The authors say they were not surprised by the presence of a power law in their model, because this sort of curve is "the standard signature of self-organization and of human activity." The power law does show some semantic effect at the top of the distribution, where the steepness varies depending on the ambiguity of the tag. "A very flat curve at the top of the distribution means that you're dealing with a tag in whose context a lot of other tags are co-occurring with comparable probabilities," Cattuto says, "and so this tag must be somehow vague, must be ambiguous."

Their model exemplifies two primary aspects of user behavior: preferential attachment and aging of resources. Preferential attachment can also be described as a copying attitude. Cattuto, who performed the research with Vittorio Loreto and Luciano Pietronero, offers the example of linking to a photo or article about New York City. The person posting the link can tag the item in several ways, a few of which are "nyc," "newyork_city," or newyork. The choices of previous users, however, are likely to influence the next group of users. "There is pressure, in essence," Cattuto explains, "because if you use tags that are already widespread within the system, people are able to find your entries—so, using popular tags makes your content findable and makes you more visible."

The aging of resources effect follows a previous finding by complex network researcher Albert-László Barabási of the University of Notre Dame, which found that information stays fresh on the Web for only about 36 to 48 hours. Similarly, the researchers found that users on collaborative tagging sites would likely prefer recently added tags to older ones.

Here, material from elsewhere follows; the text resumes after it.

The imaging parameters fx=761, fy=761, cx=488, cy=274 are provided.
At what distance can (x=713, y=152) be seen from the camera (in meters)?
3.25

Barabási, whose work focuses more on the entire World Wide Web, applauds the Italian researchers for being the first to address the new phenomenon of collaborative tagging and attempting to demystify its behavior. "They are taking a new technology, which kind of enhances the usage of the Web and the underlying network structure—and they use quantitative methods to understand its properties," he says. "This paper probably will not tell you what's going to be the coolest term, but it will tell you what the fundamental structures within the system."

Now, that the team has a model for how tags behave through association with other words, Barabási says, they can ask the question: "Will a tag get oversaturated and become meaningless or will it grow indefinitely?"